Collected data
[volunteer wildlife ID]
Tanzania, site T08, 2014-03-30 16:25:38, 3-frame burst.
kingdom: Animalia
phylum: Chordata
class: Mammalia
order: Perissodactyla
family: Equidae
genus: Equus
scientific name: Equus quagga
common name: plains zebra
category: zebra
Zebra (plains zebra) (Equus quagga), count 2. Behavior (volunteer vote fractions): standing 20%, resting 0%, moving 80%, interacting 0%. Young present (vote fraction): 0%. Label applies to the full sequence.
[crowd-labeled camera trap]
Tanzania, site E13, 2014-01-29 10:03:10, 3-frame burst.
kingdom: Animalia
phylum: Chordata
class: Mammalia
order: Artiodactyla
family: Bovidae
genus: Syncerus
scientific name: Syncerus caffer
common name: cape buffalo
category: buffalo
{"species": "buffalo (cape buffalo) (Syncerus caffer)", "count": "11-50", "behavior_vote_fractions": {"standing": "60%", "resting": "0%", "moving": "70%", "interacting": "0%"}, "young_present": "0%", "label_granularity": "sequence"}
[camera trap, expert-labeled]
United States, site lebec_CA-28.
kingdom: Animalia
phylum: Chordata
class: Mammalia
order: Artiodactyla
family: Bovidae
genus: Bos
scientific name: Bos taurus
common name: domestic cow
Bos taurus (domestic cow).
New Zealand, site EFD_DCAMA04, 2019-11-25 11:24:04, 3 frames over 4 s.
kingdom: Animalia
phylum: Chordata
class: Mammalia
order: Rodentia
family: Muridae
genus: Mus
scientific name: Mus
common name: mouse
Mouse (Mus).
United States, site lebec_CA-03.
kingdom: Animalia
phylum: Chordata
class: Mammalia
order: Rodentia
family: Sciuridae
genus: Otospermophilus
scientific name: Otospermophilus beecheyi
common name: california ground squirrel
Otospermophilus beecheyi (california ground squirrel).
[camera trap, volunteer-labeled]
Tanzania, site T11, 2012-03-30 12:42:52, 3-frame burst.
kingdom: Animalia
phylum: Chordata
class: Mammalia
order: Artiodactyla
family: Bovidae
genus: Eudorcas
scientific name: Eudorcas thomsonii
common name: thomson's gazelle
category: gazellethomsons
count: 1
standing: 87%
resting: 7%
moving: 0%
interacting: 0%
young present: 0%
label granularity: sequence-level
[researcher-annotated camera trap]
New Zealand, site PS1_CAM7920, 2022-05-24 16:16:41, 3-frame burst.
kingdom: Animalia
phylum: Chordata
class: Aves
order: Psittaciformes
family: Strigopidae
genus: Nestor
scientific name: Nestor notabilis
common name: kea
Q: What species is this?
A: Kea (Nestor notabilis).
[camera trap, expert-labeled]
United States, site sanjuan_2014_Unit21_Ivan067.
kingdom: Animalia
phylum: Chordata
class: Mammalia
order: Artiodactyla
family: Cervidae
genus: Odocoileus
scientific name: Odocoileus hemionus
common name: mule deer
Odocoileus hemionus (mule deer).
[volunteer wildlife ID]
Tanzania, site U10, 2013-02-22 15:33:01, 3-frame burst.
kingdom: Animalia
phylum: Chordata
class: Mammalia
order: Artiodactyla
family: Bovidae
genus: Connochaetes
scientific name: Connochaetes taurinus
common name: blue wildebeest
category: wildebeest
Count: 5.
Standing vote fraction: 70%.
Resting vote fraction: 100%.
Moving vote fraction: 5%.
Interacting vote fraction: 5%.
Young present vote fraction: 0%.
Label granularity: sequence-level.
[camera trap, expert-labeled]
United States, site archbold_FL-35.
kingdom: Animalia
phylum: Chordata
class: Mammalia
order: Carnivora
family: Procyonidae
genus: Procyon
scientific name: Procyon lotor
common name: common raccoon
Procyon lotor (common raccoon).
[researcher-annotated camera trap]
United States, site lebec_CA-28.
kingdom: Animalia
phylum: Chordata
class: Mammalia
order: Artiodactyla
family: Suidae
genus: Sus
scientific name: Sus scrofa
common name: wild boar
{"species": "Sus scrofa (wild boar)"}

*The task*.
From the data above, output exactly the lines between the one containing "scientific name: Otospermophilus beecheyi" and the one containing "genus: Eudorcas", counting both of them.

*Exercise response*.
scientific name: Otospermophilus beecheyi
common name: california ground squirrel
Otospermophilus beecheyi (california ground squirrel).
[camera trap, volunteer-labeled]
Tanzania, site T11, 2012-03-30 12:42:52, 3-frame burst.
kingdom: Animalia
phylum: Chordata
class: Mammalia
order: Artiodactyla
family: Bovidae
genus: Eudorcas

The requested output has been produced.